Saturday 22 June 2013

The Journey

It seems amazing that a just a week ago we crossed the border from France into Italy, lunched on wild boar pasta, and tackled a climb that even some of the riders on this year's Giro d'Italia found impossible (though of course we had much better conditions).
That was also the day that someone told me I was the oldest rider in the 13 years of Firefly tours – after which, of course, I simply had to finish. They gave me a little plastic toy prize that evening which is sitting on the table. It tends to fall over, which seems appropriate.
Later on, at our last lunch stop in the beautiful hilltop town of Gourdon on our final day, I got to meet the previous aged incumbent, Ivor. He's just three days older than me (not a lot, that, in 67 years) and he'd ridden up from the Côte d'Azur to join us on the descent to Antibes and Cannes. We might form a very exclusive club, I think – the Fireflies Pensioners Cycling Club, or Velo Veterans Luminoles...
Ivor's wife was there in Cannes to meet him. By the time he introduced her to me I'd finished crying on another Firefly's shoulder and had got a beer and my breath back. They were both very nice. So was the shoulder.
So now it's over – the awfully big adventure didn't disappoint. Robert Louis Stevenson wrote that 'Little do ye know your own blessedness; for to travel hopefully is a better thing than to arrive, and the true success is to labour.' That kind of sums it up: for those who suffer, we laboured, and rode. The point is, of course, that the ones doing the suffering don't have a choice about it, while we Fireflies do – at least unless or until we turn into sufferers ourselves, as many of us no doubt will.
I tried to say a couple of things on the evening when we all had to explain our reasons for riding. One was that living in Africa teaches you that saving a life isn't always possible – or even advisable in some cases.

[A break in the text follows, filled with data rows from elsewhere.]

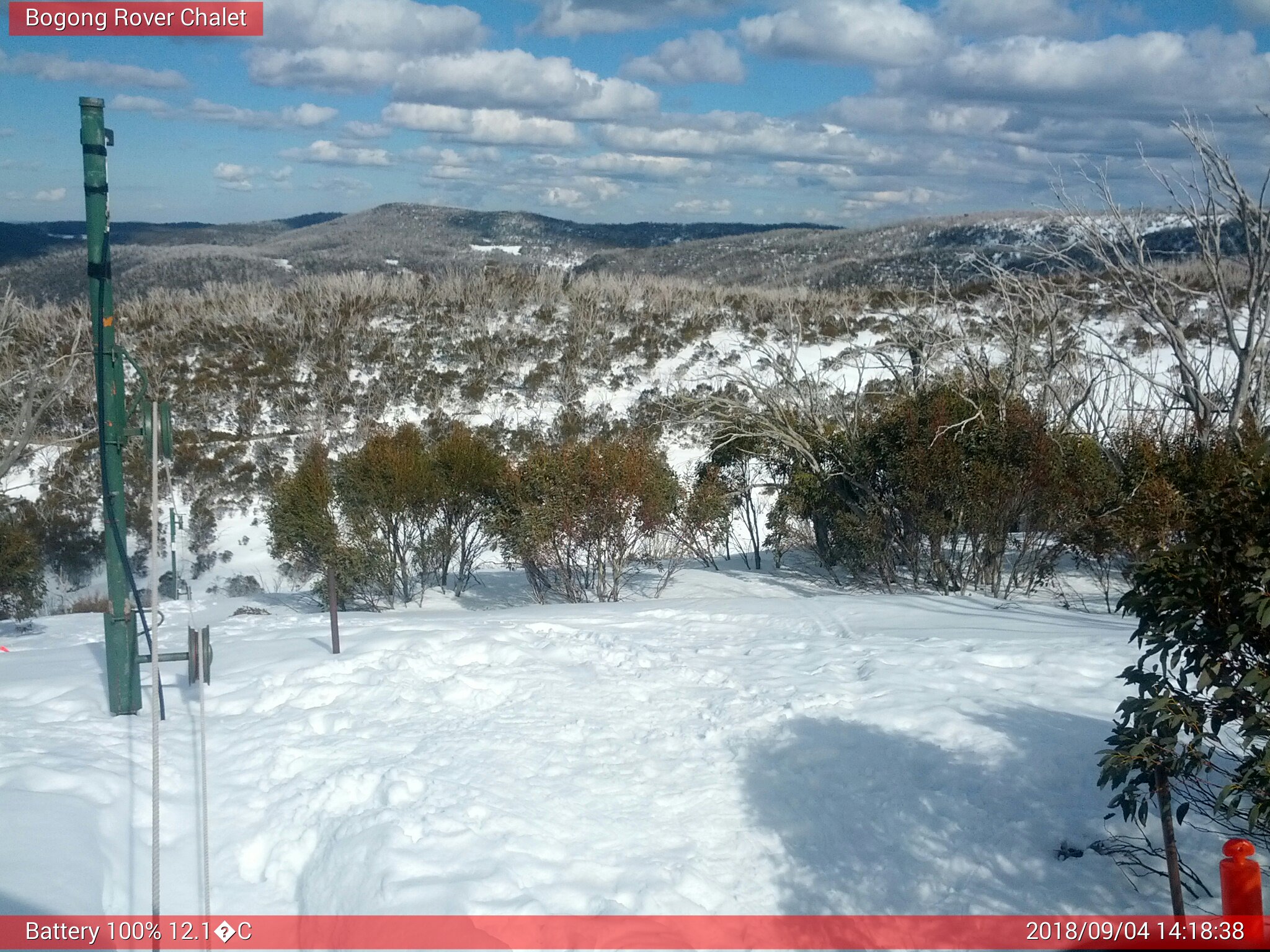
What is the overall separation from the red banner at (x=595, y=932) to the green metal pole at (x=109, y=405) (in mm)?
2362

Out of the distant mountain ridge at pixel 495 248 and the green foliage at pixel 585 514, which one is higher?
the distant mountain ridge at pixel 495 248

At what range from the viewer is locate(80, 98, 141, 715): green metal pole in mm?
5789

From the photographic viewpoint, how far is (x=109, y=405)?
595 centimetres

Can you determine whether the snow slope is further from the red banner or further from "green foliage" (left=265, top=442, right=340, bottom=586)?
"green foliage" (left=265, top=442, right=340, bottom=586)

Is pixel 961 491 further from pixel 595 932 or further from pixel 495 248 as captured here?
pixel 495 248

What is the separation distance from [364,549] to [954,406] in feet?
27.8

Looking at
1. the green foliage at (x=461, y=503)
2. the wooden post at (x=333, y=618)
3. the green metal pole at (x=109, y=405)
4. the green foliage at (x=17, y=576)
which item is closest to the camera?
the green metal pole at (x=109, y=405)

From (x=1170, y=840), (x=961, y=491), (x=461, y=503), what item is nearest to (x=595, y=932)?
(x=1170, y=840)

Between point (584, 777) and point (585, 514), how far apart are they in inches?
285

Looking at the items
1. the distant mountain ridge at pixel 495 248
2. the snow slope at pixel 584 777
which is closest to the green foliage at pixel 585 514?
the snow slope at pixel 584 777

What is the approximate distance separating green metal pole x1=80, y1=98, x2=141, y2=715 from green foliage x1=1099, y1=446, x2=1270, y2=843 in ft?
17.7

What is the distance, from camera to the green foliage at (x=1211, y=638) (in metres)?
3.20

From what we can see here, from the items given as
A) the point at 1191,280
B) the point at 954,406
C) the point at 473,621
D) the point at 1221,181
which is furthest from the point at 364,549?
the point at 1191,280

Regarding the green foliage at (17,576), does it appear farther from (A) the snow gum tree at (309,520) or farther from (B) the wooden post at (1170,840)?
(B) the wooden post at (1170,840)
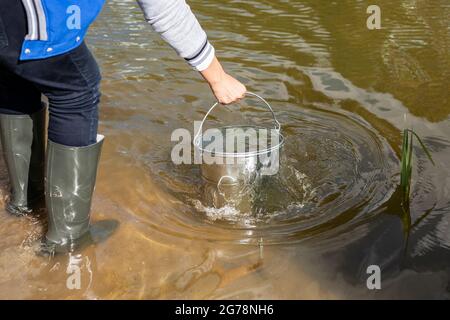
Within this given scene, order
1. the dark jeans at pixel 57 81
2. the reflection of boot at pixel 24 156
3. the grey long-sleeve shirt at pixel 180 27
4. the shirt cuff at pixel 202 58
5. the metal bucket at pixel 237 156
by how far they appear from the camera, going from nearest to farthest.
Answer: the dark jeans at pixel 57 81
the grey long-sleeve shirt at pixel 180 27
the shirt cuff at pixel 202 58
the reflection of boot at pixel 24 156
the metal bucket at pixel 237 156

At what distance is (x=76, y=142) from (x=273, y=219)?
1.05 metres

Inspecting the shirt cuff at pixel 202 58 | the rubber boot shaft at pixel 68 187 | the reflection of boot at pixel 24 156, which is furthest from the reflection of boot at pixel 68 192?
the shirt cuff at pixel 202 58

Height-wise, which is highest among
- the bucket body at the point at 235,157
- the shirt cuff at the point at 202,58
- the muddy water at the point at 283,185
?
the shirt cuff at the point at 202,58

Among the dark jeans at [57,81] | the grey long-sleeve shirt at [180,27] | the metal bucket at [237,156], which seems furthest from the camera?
the metal bucket at [237,156]

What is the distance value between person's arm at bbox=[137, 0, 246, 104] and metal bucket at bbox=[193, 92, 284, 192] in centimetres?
36

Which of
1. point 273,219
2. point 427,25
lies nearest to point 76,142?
point 273,219

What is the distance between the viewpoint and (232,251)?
2832 mm

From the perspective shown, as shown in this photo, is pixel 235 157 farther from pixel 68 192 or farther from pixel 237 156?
pixel 68 192

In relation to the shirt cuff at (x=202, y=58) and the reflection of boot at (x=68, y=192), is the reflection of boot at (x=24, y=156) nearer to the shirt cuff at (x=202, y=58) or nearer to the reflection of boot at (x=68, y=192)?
the reflection of boot at (x=68, y=192)

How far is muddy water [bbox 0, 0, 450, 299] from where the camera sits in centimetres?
265

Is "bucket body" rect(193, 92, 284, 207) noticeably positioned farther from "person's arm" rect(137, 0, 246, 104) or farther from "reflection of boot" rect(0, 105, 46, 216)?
"reflection of boot" rect(0, 105, 46, 216)

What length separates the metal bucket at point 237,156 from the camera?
302 cm

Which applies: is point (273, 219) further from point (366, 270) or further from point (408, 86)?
point (408, 86)

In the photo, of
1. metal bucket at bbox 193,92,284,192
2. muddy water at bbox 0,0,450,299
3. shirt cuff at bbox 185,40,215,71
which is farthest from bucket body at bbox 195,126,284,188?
shirt cuff at bbox 185,40,215,71
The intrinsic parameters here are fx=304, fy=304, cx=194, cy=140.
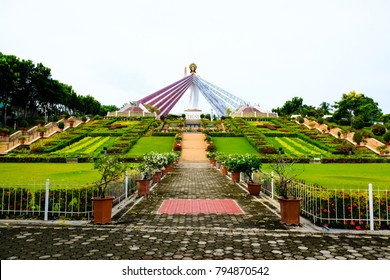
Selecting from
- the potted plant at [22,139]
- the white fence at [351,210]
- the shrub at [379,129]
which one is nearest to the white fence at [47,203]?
the white fence at [351,210]

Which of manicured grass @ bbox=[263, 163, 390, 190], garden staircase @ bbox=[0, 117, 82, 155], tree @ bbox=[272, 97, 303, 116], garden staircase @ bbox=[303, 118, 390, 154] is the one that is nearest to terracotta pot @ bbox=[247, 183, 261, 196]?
manicured grass @ bbox=[263, 163, 390, 190]

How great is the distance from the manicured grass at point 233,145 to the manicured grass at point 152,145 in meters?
5.85

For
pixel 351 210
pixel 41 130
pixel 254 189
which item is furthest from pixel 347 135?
pixel 41 130

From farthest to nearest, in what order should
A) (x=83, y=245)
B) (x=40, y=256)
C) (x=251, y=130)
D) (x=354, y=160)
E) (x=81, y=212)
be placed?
(x=251, y=130) < (x=354, y=160) < (x=81, y=212) < (x=83, y=245) < (x=40, y=256)

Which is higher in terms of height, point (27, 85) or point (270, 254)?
point (27, 85)

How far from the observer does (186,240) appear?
237 inches

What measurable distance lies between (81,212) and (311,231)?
575cm

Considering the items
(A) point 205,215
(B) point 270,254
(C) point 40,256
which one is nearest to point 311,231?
(B) point 270,254

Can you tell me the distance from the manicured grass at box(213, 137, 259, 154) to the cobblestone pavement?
24688mm

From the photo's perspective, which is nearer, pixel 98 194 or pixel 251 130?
pixel 98 194

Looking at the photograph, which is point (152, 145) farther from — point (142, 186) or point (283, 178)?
point (283, 178)

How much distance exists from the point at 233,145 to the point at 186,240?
100 feet

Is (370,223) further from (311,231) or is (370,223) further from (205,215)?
(205,215)

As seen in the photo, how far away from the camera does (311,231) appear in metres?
6.89
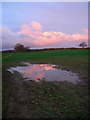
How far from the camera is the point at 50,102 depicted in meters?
6.62

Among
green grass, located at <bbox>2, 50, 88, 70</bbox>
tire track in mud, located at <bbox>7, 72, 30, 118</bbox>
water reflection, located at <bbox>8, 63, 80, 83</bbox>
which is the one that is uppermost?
green grass, located at <bbox>2, 50, 88, 70</bbox>

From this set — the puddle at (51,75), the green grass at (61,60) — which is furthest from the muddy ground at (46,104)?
the green grass at (61,60)

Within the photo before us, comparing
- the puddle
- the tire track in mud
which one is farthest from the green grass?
the tire track in mud

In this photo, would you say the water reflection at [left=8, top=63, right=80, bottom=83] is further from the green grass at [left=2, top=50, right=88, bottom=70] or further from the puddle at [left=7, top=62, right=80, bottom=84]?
the green grass at [left=2, top=50, right=88, bottom=70]

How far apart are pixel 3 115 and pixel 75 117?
356 cm

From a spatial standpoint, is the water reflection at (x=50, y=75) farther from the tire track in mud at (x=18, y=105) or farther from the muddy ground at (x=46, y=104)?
the tire track in mud at (x=18, y=105)

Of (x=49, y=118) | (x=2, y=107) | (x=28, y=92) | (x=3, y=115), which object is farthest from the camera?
(x=28, y=92)

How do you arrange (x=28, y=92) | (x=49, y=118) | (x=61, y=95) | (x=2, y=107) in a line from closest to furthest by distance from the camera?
(x=49, y=118) < (x=2, y=107) < (x=61, y=95) < (x=28, y=92)

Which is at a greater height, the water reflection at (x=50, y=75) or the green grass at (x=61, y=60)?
the green grass at (x=61, y=60)

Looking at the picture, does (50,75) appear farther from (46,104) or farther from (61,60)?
(61,60)

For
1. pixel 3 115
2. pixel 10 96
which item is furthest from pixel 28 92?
pixel 3 115

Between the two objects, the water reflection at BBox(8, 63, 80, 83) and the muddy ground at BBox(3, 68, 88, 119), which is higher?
the water reflection at BBox(8, 63, 80, 83)

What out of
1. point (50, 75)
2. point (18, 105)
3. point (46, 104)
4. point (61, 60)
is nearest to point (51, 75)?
point (50, 75)

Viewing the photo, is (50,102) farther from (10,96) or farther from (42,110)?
(10,96)
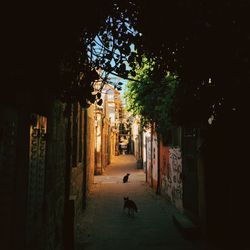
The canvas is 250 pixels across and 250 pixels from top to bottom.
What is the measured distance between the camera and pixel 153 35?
13.3ft

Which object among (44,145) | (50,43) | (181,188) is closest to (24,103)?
(50,43)

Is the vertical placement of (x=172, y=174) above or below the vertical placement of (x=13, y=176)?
below

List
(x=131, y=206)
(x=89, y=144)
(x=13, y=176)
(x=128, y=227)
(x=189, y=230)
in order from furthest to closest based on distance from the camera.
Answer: (x=89, y=144) → (x=131, y=206) → (x=128, y=227) → (x=189, y=230) → (x=13, y=176)

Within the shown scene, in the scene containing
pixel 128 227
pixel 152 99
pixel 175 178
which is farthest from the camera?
pixel 152 99

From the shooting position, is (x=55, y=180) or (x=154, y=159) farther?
(x=154, y=159)

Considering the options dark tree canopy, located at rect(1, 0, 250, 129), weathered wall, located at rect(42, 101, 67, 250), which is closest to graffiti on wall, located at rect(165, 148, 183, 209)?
weathered wall, located at rect(42, 101, 67, 250)

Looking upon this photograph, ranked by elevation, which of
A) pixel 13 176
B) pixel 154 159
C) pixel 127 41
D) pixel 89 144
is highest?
pixel 127 41

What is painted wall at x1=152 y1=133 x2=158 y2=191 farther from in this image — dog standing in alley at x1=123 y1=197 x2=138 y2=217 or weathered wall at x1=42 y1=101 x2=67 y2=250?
weathered wall at x1=42 y1=101 x2=67 y2=250

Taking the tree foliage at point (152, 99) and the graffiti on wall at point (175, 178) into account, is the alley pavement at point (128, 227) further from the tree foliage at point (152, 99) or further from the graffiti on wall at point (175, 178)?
the tree foliage at point (152, 99)

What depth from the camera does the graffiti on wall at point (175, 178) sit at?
10.4 meters

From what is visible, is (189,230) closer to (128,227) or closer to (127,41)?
(128,227)

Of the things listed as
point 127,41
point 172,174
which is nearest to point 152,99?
point 172,174

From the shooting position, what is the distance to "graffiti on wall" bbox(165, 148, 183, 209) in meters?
10.4

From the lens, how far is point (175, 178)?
36.5ft
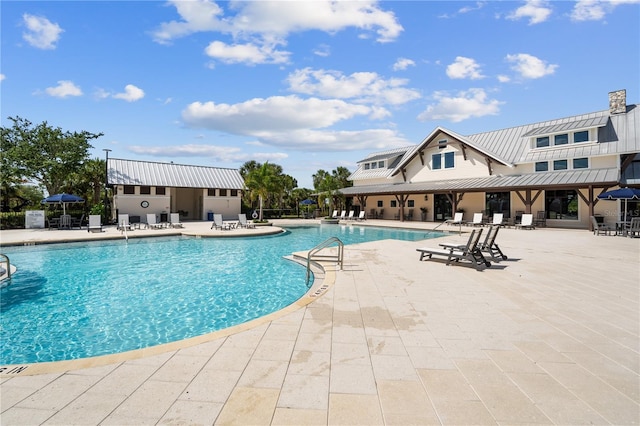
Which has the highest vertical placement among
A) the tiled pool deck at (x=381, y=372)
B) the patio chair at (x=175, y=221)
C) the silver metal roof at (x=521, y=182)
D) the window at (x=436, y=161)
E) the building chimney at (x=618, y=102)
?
the building chimney at (x=618, y=102)

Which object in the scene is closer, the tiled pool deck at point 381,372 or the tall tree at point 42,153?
the tiled pool deck at point 381,372

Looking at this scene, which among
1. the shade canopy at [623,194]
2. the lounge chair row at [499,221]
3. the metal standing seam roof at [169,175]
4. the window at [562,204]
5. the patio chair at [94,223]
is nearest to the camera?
the shade canopy at [623,194]

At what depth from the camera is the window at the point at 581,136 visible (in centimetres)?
2123

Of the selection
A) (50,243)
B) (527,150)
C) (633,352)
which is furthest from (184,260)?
(527,150)

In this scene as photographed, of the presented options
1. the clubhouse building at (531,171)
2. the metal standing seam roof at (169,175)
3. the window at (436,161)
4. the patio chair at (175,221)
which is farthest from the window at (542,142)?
the patio chair at (175,221)

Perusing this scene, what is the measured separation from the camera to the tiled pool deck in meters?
2.62

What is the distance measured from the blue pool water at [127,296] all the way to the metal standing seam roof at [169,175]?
44.4 feet

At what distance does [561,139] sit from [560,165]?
197 cm

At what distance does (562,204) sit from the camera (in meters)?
21.3

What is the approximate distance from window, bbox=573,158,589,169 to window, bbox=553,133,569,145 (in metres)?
1.66

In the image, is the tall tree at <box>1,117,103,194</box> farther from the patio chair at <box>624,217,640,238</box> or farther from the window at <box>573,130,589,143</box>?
the window at <box>573,130,589,143</box>

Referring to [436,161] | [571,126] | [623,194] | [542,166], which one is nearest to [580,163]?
[542,166]

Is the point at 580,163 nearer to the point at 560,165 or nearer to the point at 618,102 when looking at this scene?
the point at 560,165

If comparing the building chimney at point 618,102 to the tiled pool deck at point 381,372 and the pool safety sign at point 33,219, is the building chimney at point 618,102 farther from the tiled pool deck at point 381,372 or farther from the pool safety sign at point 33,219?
the pool safety sign at point 33,219
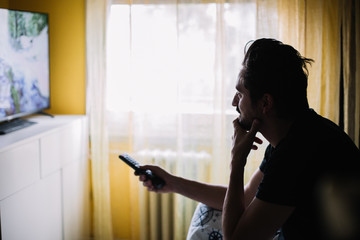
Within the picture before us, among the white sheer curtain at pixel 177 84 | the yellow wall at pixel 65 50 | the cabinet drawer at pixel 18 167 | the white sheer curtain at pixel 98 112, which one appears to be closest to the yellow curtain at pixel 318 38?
the white sheer curtain at pixel 177 84

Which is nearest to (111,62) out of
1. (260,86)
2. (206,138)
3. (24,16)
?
(24,16)

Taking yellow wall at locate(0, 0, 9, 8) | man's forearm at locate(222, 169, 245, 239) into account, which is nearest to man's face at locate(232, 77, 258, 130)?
man's forearm at locate(222, 169, 245, 239)

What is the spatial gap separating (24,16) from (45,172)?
36.9 inches

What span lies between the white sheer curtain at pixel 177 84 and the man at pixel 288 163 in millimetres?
1355

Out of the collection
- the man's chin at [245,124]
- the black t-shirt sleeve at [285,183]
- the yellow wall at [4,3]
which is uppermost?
the yellow wall at [4,3]

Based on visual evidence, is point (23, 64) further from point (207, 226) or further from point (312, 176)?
point (312, 176)

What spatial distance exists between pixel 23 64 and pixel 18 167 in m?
0.72

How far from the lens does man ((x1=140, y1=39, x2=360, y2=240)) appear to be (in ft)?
3.84

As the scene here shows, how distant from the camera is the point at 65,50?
2.91m

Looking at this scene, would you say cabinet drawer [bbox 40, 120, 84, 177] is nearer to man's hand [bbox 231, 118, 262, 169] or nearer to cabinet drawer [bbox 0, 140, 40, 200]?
cabinet drawer [bbox 0, 140, 40, 200]

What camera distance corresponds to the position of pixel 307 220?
1.19 m

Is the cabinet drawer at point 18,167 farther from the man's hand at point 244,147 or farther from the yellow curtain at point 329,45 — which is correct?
the yellow curtain at point 329,45

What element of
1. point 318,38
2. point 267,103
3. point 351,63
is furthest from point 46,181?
point 351,63

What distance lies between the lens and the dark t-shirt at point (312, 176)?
1.17 m
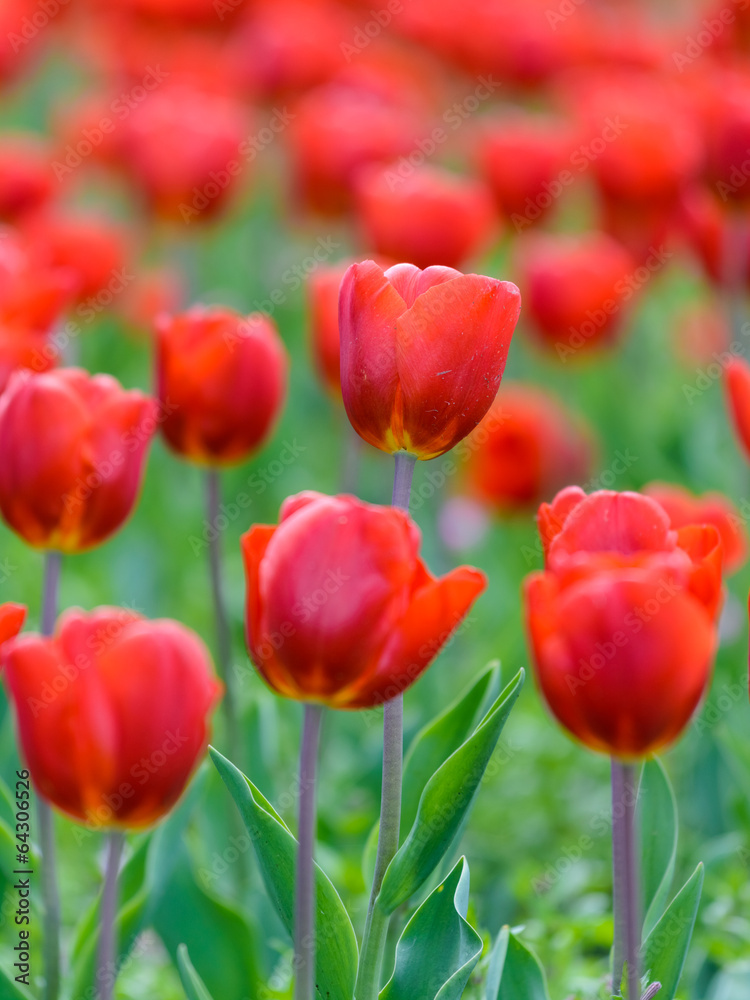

Then there's the enormous gulf between resources and facilities in the first world and the third: we are indeed the lucky ones. And also it's not just the sufferers who need support – it's all those who choose – or often don't choose – to care for them, including the great, struggling, beleaguered UK national health service.
The final thing I said was that I wasn't riding for my own life – at least not in the sense of trying to save it. I'm just riding not to waste it.
Thanks for reading, thanks for looking at the pictures (I hope), thanks for contributing.

Bon voyage! Buon viaggio! Ride on!

Separated at birth? Ivor and me – the FPCC.

1 comment:

  1. Well done my incredible Firefly. What an achievement!